[Document passage]

A session on Monday will explore the effect of rheumatoid arthritis (RA) disease activity on cardiovascular disease (CVD) outcomes in patients with RA.
Joan M. Bathon, MD, Professor of Medicine and Chief of Rheumatology at Columbia University Medical Center in New York, will discuss the common cardiovascular manifestations in patients with rheumatoid arthritis during Treatment for RA in Patients with Concomitant Cardiovascular Disease from 9:00 – 10:00 am, in Room 20 D.
Heart disease is the leading cause of death in patients with RA. The high risk of CVD in this patient population has been attributed to inflammation, which is an important risk factor for heart disease in the general population, as well.
“It’s well recognized that patients with rheumatoid arthritis are at higher risk of having heart attacks and having heart failure; however, the cause of that has been relatively unclear,” Dr. Bathon said. “The reigning theory is that the inflammation driving the rheumatoid arthritis also drives the enhanced risk of cardiovascular disease.”
Dr. Bathon noted that some recent studies have reported data suggesting that RA patients who have heart attacks have elevated levels of disease activity prior to the cardiovascular event.
“So, we know that inflammation is characteristic of rheumatoid arthritis, and there’s good evidence suggesting that inflammation also enhances the risk of cardiovascular disease, so that raises the question as to whether the anti-inflammatory, disease-modifying drugs that we use for RA might suppress heart attacks or reduce the risk of heart attacks,” Dr. Bathon said. “That’s a big area of research right now and there are some data suggesting that anti-TNF drugs, like etanercept and adalimumab, reduce cardiovascular risk.”
While this has yet to be demonstrated in clinical trials, Dr. Bathon believes there is enough observational evidence to support a two-fold approach to reducing cardiovascular risk in RA patients.
“First, we need to be very aggressive in managing their traditional cardiovascular risk factors, such as high blood pressure, diabetes and hyperlipidemia,” she said. “Secondly, we have to continue to take a very aggressive approach to minimize their disease activity and get them into remission.”
Also during this session, Katherine P. Liao, MD, MPH, Assistant Professor of Medicine at Harvard University Medical School and Brigham and Women’s Hospital in Boston, will discuss current understanding of the impact of disease-modifying anti-rheumatic drugs and other treatments used in RA patients with known cardiovascular disease.
“As clinical rheumatologists, when we treat rheumatoid arthritis patients with cardiovascular disease, it’s important to think about how we’re defining cardiovascular disease; it can really be a mixed bag,” Dr. Liao said. “Someone who had a heart attack may require a different approach than someone who has congestive heart failure (CHF). They are overlapping, but not everyone with CHF has ischemic heart disease, so depending on what they have, that affects how you might think about which therapies you would use.”
Historically, Dr. Liao said, there has been some concern that the use of TNF inhibitors in RA patients with CHF might exacerbate the condition, possibly leading to acute decompensated heart failure.

[/Document passage]
[Study material]

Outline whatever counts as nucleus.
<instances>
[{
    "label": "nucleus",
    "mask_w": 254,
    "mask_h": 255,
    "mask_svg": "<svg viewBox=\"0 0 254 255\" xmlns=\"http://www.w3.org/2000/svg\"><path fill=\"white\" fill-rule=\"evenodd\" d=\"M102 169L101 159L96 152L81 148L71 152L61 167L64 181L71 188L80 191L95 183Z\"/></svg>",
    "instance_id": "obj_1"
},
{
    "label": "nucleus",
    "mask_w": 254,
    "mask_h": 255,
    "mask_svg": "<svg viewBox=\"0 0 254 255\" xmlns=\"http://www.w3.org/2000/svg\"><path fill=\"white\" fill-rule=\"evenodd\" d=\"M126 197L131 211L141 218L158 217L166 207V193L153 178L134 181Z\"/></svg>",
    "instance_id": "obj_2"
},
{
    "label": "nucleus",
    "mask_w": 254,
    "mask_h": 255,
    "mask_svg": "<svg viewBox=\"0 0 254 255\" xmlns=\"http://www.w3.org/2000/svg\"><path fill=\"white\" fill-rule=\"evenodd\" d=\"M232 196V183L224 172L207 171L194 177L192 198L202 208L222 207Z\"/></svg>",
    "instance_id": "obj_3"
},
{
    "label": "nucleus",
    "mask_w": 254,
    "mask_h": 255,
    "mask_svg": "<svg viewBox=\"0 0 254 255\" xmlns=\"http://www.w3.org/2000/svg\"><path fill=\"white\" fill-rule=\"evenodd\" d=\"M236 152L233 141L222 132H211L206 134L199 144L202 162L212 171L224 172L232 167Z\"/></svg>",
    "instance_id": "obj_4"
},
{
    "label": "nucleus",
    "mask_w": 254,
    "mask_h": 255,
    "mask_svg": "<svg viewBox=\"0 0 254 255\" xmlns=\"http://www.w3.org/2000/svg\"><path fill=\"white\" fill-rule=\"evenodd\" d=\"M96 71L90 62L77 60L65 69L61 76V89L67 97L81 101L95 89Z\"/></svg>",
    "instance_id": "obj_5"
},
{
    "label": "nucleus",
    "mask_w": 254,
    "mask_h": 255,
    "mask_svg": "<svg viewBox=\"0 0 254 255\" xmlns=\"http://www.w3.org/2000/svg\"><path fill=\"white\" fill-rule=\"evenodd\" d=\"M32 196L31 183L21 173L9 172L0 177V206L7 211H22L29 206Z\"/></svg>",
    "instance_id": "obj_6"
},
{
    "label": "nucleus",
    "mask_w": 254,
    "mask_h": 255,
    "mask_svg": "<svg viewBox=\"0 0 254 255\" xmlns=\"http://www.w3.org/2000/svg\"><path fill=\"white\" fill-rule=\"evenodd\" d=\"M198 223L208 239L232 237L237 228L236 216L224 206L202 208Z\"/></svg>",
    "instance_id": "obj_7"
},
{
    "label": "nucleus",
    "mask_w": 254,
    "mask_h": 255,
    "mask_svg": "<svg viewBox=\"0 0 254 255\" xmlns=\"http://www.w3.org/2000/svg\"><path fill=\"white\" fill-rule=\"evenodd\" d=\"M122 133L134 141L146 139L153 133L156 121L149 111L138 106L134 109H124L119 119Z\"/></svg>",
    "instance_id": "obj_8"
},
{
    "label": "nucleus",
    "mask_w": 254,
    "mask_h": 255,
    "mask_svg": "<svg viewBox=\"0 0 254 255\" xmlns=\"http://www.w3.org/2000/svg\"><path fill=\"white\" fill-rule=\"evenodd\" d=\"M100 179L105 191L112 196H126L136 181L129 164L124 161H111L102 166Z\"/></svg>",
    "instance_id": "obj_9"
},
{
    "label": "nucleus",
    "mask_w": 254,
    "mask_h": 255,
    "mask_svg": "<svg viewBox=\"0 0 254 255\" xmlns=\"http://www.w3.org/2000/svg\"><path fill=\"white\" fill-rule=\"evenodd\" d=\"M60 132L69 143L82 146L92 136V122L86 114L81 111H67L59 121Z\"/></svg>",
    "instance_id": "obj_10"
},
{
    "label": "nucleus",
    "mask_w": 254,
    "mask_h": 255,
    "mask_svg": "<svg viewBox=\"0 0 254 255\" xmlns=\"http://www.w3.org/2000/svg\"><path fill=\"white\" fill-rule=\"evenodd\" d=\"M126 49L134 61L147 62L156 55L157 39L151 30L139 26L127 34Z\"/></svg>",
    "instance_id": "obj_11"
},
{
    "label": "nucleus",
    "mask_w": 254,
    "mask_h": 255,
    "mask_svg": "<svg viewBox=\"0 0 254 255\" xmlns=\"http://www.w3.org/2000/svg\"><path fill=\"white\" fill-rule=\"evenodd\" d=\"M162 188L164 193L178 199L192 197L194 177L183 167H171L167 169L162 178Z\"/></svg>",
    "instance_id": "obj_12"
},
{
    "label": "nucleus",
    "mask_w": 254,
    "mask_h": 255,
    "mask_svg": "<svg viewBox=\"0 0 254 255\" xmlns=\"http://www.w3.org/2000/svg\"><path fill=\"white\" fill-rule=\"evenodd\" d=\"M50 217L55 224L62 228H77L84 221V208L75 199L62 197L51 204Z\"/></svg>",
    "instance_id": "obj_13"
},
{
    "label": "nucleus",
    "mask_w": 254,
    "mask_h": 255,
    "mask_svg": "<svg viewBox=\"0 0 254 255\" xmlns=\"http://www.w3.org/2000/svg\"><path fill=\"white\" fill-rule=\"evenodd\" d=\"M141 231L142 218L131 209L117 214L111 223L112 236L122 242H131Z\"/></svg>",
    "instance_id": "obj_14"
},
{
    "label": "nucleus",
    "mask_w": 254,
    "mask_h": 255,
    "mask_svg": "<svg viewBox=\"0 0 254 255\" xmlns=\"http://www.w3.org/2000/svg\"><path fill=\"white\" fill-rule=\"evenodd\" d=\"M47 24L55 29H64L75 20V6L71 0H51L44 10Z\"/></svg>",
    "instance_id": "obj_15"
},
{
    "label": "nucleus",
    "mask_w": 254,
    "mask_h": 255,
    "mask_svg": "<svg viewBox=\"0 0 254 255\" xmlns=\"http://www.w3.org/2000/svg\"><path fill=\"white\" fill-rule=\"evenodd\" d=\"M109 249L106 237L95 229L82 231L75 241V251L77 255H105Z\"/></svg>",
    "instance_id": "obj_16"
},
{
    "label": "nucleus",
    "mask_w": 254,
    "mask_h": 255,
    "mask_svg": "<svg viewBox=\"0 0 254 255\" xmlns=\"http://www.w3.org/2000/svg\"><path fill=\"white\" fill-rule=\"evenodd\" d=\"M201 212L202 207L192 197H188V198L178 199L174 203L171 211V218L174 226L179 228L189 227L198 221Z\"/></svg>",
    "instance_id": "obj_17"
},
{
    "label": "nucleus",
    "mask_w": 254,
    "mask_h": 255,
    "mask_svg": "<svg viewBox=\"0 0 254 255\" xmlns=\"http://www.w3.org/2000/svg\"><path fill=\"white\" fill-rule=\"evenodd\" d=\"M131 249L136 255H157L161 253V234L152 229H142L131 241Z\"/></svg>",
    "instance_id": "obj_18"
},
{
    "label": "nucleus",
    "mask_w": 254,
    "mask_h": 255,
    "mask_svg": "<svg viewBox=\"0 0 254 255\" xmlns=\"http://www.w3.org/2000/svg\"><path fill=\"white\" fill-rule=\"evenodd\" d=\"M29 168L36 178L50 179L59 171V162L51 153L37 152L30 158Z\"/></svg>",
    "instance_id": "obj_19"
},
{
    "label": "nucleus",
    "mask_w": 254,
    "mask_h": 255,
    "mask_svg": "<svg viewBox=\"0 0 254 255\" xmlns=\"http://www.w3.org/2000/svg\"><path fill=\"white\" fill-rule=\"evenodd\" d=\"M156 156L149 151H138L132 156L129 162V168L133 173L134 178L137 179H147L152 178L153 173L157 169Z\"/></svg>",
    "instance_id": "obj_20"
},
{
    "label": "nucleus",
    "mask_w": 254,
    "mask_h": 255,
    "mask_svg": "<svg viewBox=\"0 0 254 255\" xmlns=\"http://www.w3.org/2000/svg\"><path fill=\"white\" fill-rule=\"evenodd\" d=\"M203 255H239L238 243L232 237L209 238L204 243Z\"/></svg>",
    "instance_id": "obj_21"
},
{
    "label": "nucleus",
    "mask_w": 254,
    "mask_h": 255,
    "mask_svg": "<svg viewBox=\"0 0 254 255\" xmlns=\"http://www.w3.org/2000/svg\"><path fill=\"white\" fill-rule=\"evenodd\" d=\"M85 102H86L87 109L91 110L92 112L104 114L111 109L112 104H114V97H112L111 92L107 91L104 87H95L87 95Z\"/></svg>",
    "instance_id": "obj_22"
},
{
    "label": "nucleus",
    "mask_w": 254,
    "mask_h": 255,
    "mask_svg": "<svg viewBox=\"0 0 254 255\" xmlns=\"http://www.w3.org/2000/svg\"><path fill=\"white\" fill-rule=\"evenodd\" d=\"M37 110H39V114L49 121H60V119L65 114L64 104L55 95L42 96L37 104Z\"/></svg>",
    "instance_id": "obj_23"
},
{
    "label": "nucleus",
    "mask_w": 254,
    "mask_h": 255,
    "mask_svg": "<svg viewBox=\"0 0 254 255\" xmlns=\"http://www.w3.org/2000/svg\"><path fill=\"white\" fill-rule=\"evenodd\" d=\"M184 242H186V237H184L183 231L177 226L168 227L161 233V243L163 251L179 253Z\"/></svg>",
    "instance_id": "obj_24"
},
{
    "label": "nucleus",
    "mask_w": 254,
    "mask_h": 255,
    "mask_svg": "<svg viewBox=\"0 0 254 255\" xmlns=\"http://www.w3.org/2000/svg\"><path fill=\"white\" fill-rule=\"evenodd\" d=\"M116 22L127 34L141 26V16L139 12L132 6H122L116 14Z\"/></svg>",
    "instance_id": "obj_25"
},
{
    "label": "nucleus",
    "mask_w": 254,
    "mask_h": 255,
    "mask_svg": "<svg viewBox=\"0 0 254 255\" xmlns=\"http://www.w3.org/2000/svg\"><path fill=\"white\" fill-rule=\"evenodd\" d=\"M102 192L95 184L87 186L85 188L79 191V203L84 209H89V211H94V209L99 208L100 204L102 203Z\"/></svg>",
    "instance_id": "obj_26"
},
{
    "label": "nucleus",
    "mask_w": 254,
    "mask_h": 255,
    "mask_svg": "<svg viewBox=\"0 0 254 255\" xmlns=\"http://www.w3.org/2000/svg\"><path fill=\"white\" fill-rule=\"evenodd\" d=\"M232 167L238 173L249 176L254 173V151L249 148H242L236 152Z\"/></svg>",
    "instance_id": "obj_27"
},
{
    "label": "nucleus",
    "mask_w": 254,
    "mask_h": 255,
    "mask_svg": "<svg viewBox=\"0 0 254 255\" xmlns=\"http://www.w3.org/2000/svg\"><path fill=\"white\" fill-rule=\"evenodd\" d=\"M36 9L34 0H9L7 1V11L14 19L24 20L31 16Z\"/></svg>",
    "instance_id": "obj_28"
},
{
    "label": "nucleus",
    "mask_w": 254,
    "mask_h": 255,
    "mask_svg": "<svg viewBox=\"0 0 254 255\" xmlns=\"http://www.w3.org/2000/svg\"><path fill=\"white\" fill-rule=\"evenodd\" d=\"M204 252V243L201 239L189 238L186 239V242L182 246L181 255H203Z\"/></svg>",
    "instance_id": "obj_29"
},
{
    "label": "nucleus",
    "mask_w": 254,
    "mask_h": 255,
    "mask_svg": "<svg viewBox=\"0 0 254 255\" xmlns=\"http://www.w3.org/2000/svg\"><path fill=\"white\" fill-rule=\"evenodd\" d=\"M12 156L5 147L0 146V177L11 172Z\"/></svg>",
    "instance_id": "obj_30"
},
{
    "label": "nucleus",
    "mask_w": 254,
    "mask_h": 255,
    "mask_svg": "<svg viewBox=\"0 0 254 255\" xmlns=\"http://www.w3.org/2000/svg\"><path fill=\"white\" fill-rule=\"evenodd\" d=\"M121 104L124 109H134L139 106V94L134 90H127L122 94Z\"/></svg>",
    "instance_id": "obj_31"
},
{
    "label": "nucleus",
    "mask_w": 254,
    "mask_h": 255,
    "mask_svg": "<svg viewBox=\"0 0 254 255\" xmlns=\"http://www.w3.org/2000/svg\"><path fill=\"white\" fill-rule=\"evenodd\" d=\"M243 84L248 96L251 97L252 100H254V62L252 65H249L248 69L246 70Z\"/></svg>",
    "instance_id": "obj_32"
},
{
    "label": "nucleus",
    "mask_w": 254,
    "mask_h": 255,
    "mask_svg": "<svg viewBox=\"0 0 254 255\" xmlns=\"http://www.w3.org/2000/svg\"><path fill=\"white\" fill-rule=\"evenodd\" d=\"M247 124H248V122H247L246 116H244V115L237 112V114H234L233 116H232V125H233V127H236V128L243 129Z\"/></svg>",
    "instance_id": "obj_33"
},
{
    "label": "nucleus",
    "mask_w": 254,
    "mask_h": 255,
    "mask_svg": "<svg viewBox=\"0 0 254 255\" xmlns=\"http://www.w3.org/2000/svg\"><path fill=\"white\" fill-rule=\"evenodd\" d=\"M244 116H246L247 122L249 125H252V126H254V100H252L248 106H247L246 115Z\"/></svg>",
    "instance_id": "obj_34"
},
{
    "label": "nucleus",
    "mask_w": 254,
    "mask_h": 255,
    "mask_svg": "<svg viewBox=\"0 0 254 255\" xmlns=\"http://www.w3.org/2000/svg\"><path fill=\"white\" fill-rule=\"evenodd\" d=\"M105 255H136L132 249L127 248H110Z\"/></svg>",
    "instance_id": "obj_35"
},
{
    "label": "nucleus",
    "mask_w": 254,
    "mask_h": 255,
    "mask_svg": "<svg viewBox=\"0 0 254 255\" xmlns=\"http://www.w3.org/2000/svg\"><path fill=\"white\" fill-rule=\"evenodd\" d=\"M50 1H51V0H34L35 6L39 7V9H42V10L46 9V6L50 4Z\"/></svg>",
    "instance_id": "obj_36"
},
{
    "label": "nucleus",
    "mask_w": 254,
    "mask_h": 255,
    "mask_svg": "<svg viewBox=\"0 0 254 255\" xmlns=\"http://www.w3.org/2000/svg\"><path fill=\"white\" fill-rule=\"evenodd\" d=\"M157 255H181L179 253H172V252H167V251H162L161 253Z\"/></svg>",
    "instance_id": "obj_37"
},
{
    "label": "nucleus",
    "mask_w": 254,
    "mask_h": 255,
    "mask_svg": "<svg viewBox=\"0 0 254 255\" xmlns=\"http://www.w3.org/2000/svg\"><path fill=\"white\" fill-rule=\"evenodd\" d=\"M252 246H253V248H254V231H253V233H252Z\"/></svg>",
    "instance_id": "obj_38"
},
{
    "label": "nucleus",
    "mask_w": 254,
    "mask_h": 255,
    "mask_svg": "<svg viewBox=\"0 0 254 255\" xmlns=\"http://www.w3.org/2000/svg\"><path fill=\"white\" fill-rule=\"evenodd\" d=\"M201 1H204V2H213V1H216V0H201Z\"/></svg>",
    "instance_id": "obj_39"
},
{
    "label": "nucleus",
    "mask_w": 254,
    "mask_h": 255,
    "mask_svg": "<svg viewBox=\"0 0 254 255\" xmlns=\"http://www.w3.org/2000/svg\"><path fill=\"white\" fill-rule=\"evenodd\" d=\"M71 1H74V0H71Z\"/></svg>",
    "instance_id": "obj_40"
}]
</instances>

[/Study material]

» Your objective:
According to the article on rheumatoid arthritis and heart disease, what is the leading cause of death in patients with RA? You won't need the data for this.

» Solution for this problem:
Heart disease.